---- Supplied records
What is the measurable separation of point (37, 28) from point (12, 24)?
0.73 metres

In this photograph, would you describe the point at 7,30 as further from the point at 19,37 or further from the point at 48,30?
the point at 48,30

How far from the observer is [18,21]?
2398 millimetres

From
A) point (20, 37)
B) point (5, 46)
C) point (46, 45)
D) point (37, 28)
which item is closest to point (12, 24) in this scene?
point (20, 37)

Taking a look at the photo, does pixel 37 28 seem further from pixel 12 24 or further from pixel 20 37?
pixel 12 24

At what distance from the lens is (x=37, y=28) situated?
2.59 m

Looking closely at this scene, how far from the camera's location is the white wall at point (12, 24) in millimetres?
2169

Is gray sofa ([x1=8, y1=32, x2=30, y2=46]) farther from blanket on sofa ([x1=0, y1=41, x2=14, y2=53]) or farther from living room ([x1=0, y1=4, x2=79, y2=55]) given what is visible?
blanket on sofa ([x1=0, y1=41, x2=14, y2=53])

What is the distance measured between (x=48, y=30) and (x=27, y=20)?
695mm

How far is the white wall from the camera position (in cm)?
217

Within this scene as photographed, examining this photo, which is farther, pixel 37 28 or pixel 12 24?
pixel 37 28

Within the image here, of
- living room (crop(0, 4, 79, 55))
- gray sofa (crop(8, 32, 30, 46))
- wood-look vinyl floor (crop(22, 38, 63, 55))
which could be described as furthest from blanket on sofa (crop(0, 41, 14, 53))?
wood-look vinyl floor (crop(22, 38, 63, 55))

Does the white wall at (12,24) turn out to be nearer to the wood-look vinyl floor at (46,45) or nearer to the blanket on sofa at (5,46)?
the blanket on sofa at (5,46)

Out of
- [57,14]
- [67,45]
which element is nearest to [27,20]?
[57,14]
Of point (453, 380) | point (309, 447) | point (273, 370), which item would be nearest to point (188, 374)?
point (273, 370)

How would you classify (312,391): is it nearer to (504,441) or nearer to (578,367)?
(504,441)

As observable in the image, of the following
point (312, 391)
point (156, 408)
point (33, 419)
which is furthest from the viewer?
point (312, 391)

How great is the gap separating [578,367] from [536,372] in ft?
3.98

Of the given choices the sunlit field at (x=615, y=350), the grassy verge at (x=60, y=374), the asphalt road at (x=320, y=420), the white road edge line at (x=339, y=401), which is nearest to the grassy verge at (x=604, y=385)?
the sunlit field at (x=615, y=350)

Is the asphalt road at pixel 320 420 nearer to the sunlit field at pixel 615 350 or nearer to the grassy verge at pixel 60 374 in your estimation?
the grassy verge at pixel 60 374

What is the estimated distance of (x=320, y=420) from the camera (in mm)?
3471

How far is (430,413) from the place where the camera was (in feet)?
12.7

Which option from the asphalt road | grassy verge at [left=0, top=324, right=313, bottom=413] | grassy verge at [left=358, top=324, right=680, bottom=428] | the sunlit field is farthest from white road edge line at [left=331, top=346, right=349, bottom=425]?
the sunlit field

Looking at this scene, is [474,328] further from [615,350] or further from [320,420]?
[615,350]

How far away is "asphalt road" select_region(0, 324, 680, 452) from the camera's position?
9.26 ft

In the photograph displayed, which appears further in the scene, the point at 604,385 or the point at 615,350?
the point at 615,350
--------
Do this: Rewrite the material above so that each instance of "white wall" becomes "cream-colored wall", with everything else left unchanged.

Answer to this exercise:
What is the measurable separation of point (37, 28) from point (12, 24)?
0.73 metres

In this photograph, would you describe the point at 7,30 as further from the point at 19,37 or further from the point at 48,30?
the point at 48,30

How far from the observer is [18,21]?
2398 millimetres

From
A) point (20, 37)
B) point (5, 46)
C) point (46, 45)
D) point (37, 28)
which item is closest to point (12, 24) in this scene?
point (20, 37)

Taking a look at the photo, does pixel 37 28 seem further from pixel 12 24 or further from pixel 20 37?
pixel 12 24

At what distance from the lens is (x=37, y=28) situated?
2.59 m

Looking closely at this scene, how far from the camera's location is the cream-colored wall at point (12, 24) in millimetres?
2169

Is gray sofa ([x1=8, y1=32, x2=30, y2=46]) farther from blanket on sofa ([x1=0, y1=41, x2=14, y2=53]) or farther from living room ([x1=0, y1=4, x2=79, y2=55]) given what is visible?
blanket on sofa ([x1=0, y1=41, x2=14, y2=53])

What is the distance measured between (x=48, y=30) and (x=27, y=20)?
695mm

How far is the cream-colored wall from the camera position (in cm)?
217

Within this scene as photographed, examining this photo, which is farther, pixel 37 28 or pixel 12 24?
pixel 37 28

Within the image here, of
- living room (crop(0, 4, 79, 55))
- gray sofa (crop(8, 32, 30, 46))
- wood-look vinyl floor (crop(22, 38, 63, 55))
which could be described as furthest from blanket on sofa (crop(0, 41, 14, 53))?
wood-look vinyl floor (crop(22, 38, 63, 55))

Does the cream-colored wall at (12,24) turn out to be nearer to the wood-look vinyl floor at (46,45) or nearer to the blanket on sofa at (5,46)?
the blanket on sofa at (5,46)

Out of
- [57,14]
- [67,45]
which element is nearest to [27,20]?
[57,14]
Of point (453, 380) | point (309, 447) | point (273, 370), which item would be nearest to point (188, 374)?
point (273, 370)

How would you classify (312,391): is it nearer to (504,441) or nearer to (578,367)?
(504,441)

As observable in the image, of the following
point (312, 391)
point (156, 408)
point (33, 419)
which is furthest from the viewer?
point (312, 391)

How great is the gap separating [578,367] from [536,372] in ft?
3.98

Of the given choices the sunlit field at (x=615, y=350), the grassy verge at (x=60, y=374), the asphalt road at (x=320, y=420), the white road edge line at (x=339, y=401), which is nearest to the grassy verge at (x=604, y=385)?
the sunlit field at (x=615, y=350)

Is the asphalt road at pixel 320 420 nearer to the sunlit field at pixel 615 350 or nearer to the grassy verge at pixel 60 374 in your estimation?
the grassy verge at pixel 60 374

What is the estimated distance of (x=320, y=420) from the camera (in mm)?
3471

How far is (430,413) from the place where the camera was (in feet)?
12.7

Which option from the asphalt road | grassy verge at [left=0, top=324, right=313, bottom=413] | grassy verge at [left=358, top=324, right=680, bottom=428] | the sunlit field is farthest from white road edge line at [left=331, top=346, right=349, bottom=425]?
the sunlit field

Looking at this scene, is [474,328] further from [615,350] or further from [320,420]?
[615,350]

How far away is "asphalt road" select_region(0, 324, 680, 452) from the camera's position?
9.26 ft

In the photograph displayed, which appears further in the scene, the point at 604,385 or the point at 615,350?
the point at 615,350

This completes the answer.